# New to Salt Water Tanks



## DisneyCoralReef (Feb 26, 2010)

Hey everyone,
First off, just wanted to say thank you to everyone who's been posting. I'm a new lurker and have been reading through the post, printing and highlighting everything that is new to me(which is everything). 

Now onto my blurb. I'm not sure which way I should go with this and need some advice.

My Fiance and I, have been talking about getting a salt water tank and spent over 3 hours getting educated at one of our local aquarium stores. Now me being so new to this, I really don't know whether or not I was being pushed around. The gentleman who helped us gave us a quote for a 20 gallon tank. The quote included all the required equipment to run a salt water tank. The fish were not included in the expenses. 

Now having read through all the posts, it seems that a 20 gallon tank would probably not fit anymore than maybe a pair of clown fish and nothing else. We are seriously considering a much larger tank BUT I also have a dilema. Fiance thinks we would be better off getting something larger (because of the expense of a tank), but I also know we are going to be moving next summer into our new home. It takes a few weeks to set up a tank and have everything settle and cycle, so I could not imagine emptying this larger tank and trying to start from scratch again. Instead, being so new to this, starting off with a smaller tank, I thought would be a wiser decision- BUT - even with a smaller tank, would it be wise or even intelligent to even consider moving a small tank. 

My ideal tank will have some coral, clown fish maybe 1-2 more fish mixed in there, the cleaning crew.

Because of the expense to setting it up, a 30-40 gallons tank is what I was thinking about, but even with that size. Would definitely be willing to start off with a larger one if it means easier to maintain the balance in the tank.
..............................
• SET PROBLEM A: In the saltwater tank post, how long did the writer and fiance spend getting educated at a local aquarium store?
• SET PROBLEM B: Echo the part of the saltwater tank post between "Now having read" and "a small tank.", inclusive.
The entries that come next are separate material from the saltwater tank post.
..............................
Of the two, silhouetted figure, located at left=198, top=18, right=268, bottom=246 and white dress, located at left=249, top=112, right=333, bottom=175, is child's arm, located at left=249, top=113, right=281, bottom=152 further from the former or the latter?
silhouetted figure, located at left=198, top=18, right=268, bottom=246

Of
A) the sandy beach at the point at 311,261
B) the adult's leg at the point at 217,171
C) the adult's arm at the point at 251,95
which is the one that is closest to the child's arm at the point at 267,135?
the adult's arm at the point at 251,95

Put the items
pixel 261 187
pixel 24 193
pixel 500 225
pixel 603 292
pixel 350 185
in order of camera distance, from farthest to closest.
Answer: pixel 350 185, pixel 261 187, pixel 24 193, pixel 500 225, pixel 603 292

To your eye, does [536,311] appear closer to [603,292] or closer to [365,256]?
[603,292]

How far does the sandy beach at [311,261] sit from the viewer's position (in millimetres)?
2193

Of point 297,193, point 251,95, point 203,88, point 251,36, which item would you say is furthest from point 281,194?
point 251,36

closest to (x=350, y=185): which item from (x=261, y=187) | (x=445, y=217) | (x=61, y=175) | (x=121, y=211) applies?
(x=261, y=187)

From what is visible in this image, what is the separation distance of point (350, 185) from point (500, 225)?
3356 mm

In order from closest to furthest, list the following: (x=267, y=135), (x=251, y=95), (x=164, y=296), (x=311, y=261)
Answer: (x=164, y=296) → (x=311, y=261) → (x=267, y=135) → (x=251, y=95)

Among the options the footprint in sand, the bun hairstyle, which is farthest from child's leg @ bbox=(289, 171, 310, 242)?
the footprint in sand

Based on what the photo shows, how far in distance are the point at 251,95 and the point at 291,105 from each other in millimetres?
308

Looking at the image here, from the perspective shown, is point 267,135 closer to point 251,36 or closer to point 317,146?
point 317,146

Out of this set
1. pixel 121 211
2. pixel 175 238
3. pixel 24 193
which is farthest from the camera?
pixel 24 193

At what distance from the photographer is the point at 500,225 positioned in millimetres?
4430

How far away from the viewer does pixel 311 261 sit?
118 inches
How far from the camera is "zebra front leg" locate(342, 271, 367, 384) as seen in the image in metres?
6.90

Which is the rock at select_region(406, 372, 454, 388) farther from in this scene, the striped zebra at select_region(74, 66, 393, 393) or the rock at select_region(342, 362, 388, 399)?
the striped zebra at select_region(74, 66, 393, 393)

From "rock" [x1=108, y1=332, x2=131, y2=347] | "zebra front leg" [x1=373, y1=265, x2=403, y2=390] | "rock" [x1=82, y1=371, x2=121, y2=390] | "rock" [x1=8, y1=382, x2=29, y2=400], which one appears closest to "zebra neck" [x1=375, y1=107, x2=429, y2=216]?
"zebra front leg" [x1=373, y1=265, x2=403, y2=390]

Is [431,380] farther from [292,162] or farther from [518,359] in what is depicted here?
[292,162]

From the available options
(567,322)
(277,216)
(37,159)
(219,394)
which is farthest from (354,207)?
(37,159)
..............................
• PROBLEM SOLUTION A: Over 3 hours.

• PROBLEM SOLUTION B:
Now having read through all the posts, it seems that a 20 gallon tank would probably not fit anymore than maybe a pair of clown fish and nothing else. We are seriously considering a much larger tank BUT I also have a dilema. Fiance thinks we would be better off getting something larger (because of the expense of a tank), but I also know we are going to be moving next summer into our new home. It takes a few weeks to set up a tank and have everything settle and cycle, so I could not imagine emptying this larger tank and trying to start from scratch again. Instead, being so new to this, starting off with a smaller tank, I thought would be a wiser decision- BUT - even with a smaller tank, would it be wise or even intelligent to even consider moving a small tank.